Diabetologie und Stoffwechsel 2010; 5 - P170
DOI: 10.1055/s-0030-1253898

PIOglim-Studie: Der HOMA-B-Score ist als Surrogatmarker der ß-Zellfunktion in interventionellen klinischen Studien nur bedingt verwendbar

C Hohberg 1, A Pfützner 1, L Afzal-Dekordi 1, S Dissel 1, U Lehmann 2, V Krajewski 2, W Fuchs 2, T Forst 1
  • 1IKFE – Institut für Klinische Forschung und Entwicklung, Mainz, Germany
  • 2Takeda Pharma GmbH, Aachen, Germany

Fragestellung: Der HOMA-B Score wird häufig als Surrogatmarker der ß-Zellfunktion in klinischen Studien bei Patienten mit Typ 2 Diabetes verwendet. Ziel dieser Analyse war es zu untersuchen, ob der bekannte ß-Zellschonende Effekt, der durch die zusätzliche Gabe von Pioglitazon zu Glimepirid (PIO+GLIM) erreicht wird, sich im Vergleich zu einer Erhöhung der Glimepiriddosis (GLIM+) durch entsprechende Veränderungen des HOMA-B Scores oder von anderen Biomarkern der ß-Zellfunktion darstellen lässt.

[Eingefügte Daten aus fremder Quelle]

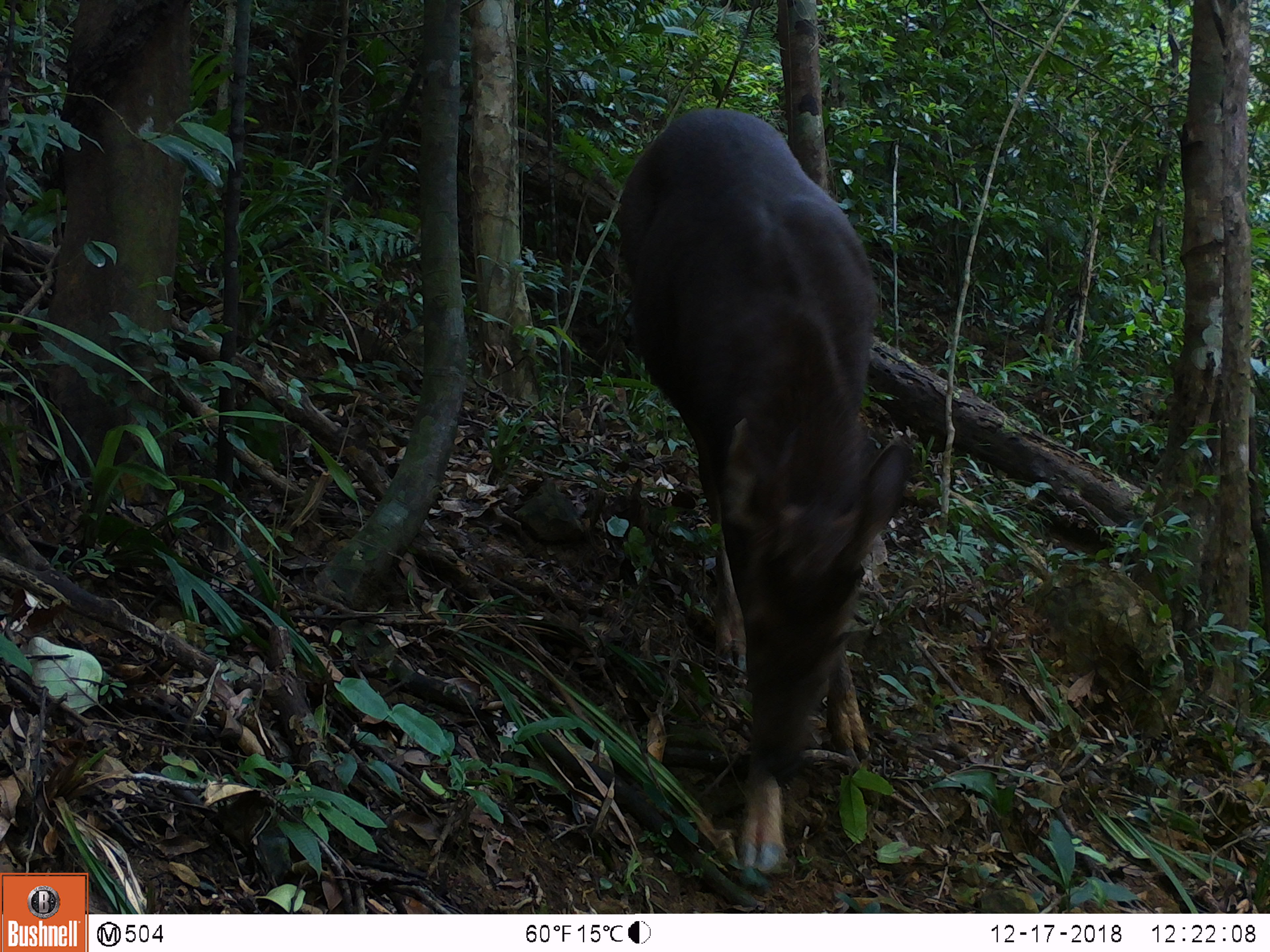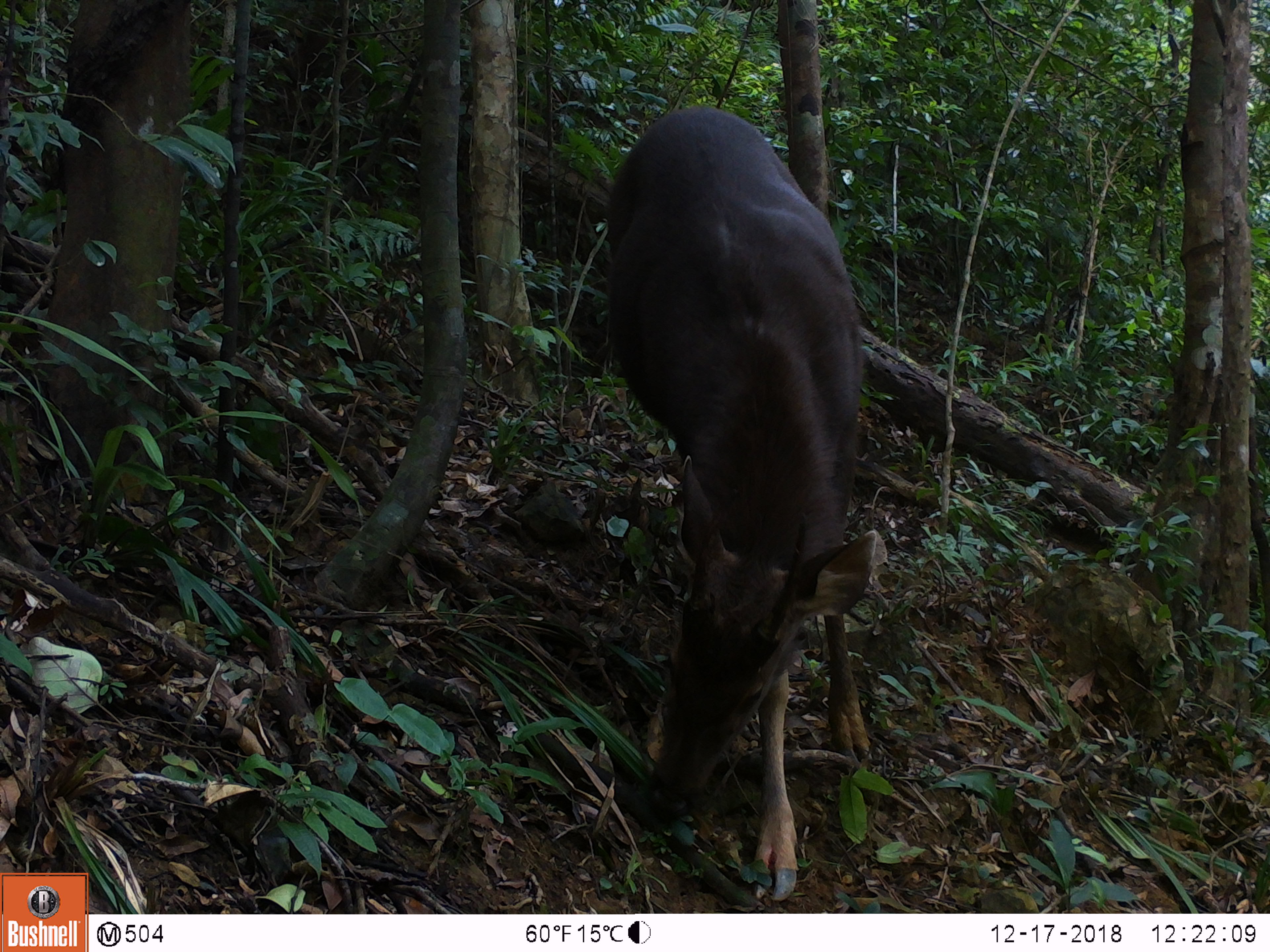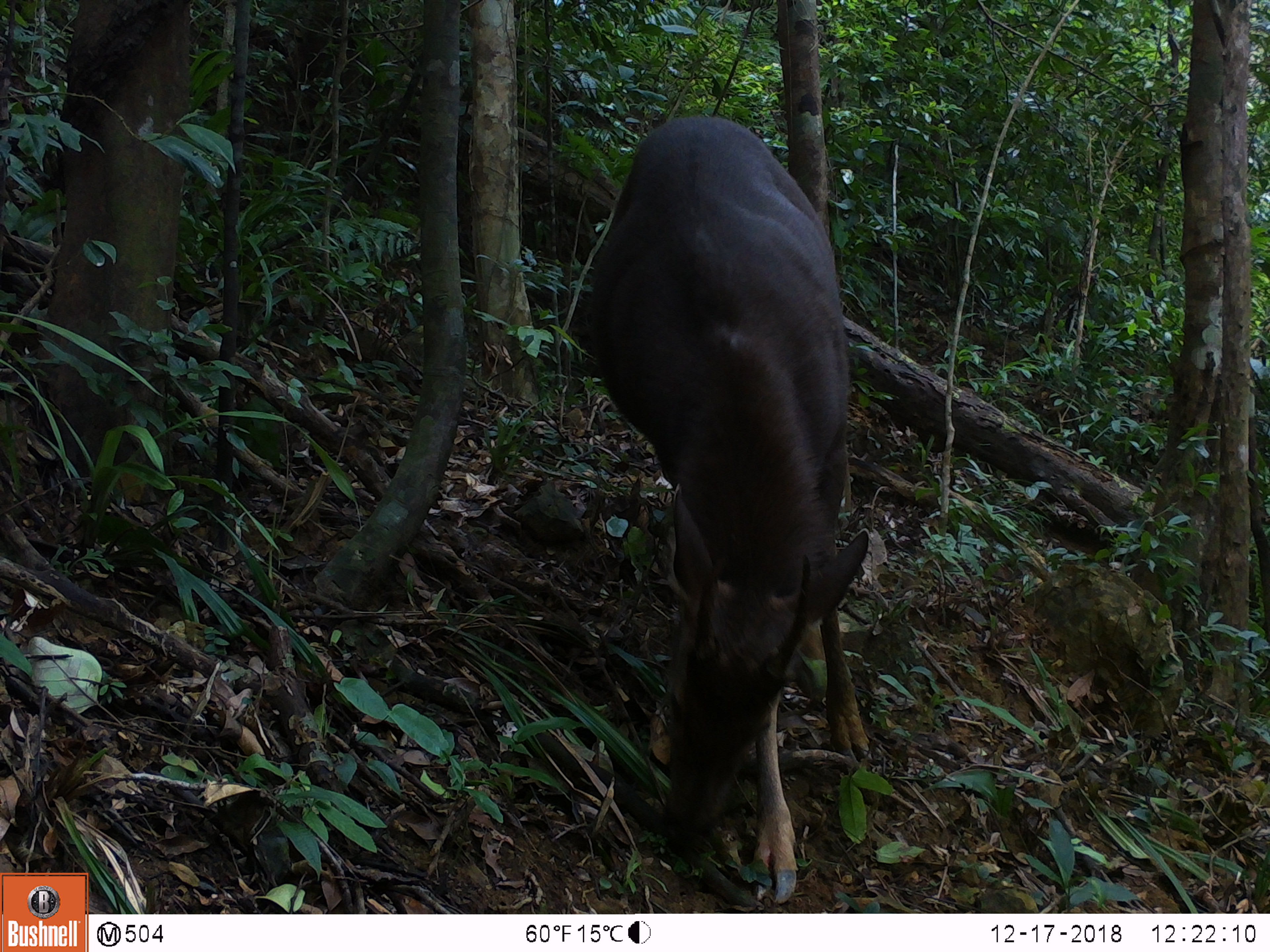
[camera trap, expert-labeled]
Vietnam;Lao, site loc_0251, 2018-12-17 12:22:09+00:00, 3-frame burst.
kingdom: Animalia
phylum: Chordata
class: Mammalia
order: Artiodactyla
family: Cervidae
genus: Rusa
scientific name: Rusa unicolor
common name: sambar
Sambar (Rusa unicolor). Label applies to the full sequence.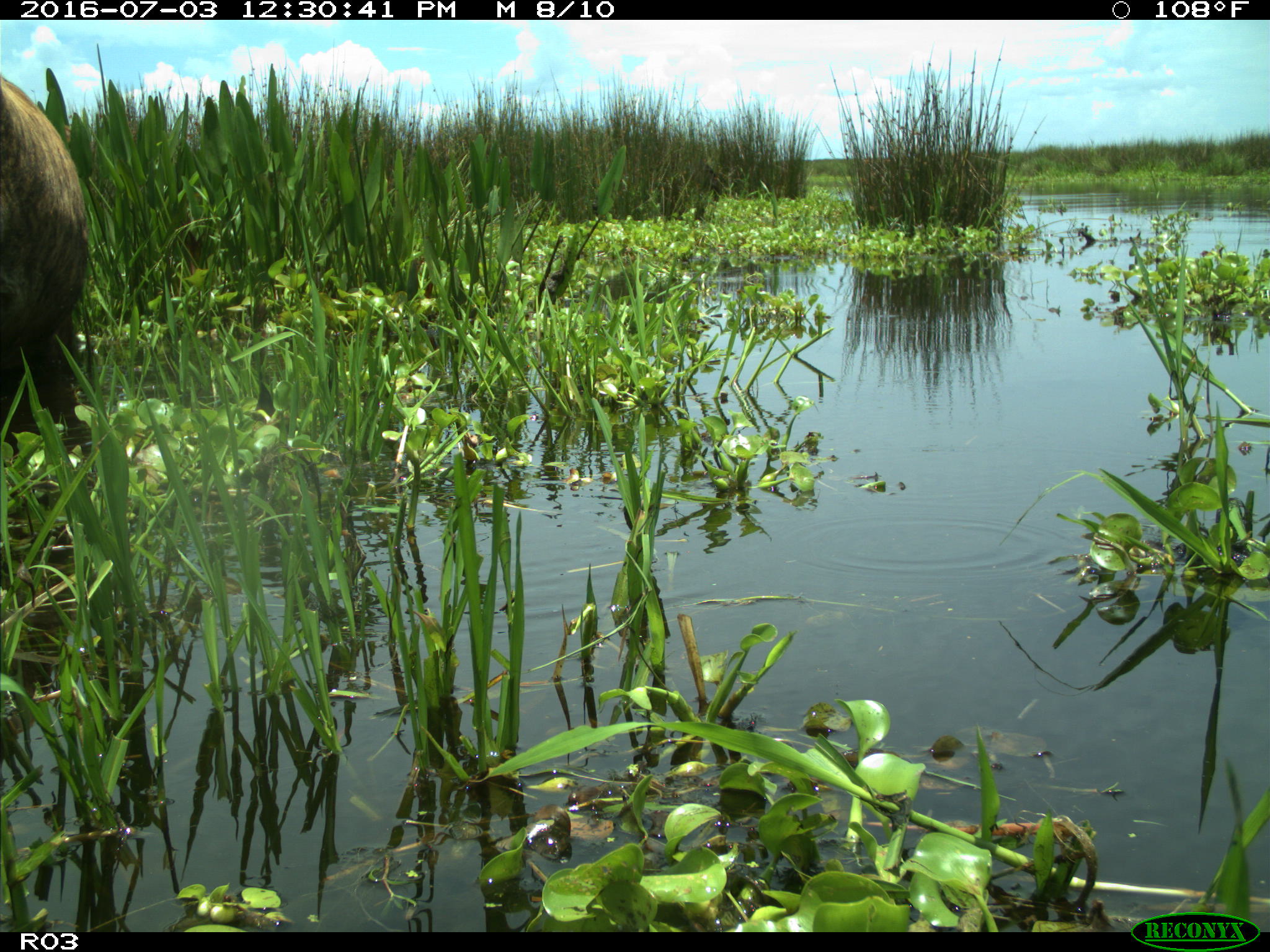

Material und Methoden: An dieser parallelen doppelblinden prospektiven Studie nahmen 82 Patienten teil (47Männer, 35 Frauen, Alter (MW±STD): 61±9J., Krankheitsdauer: 5,3±4,4J., BMI: 32,6±6,0kg/m2, HbA1c: 7,3±0,7%). Nach vorhergehender insuffizienter Monotherapie mit 1–3mg Glimepirid (über mindestens 3 Monate, HbA1c >6,5%) erfolgte eine Randomisierung zu einer PIO+GLIM Kombinationstherapie (Titrationsschritte: 30mg+2mg, 30mg+4mg, und 45mg+4mg) oder zu einer Erhöhung der Glimepiriddosis (4–6mg) für die nächsten 6 Monate. Folgende Surrogatmarker der Insulinresistenz und ß-Zellfunktion wurden zu Beginn und bei Ende der Beobachtungsdauer ermittelt: HOMA-B, HOMA-IR, HbA1c, Glukose, Insulin und intaktes Proinsulin.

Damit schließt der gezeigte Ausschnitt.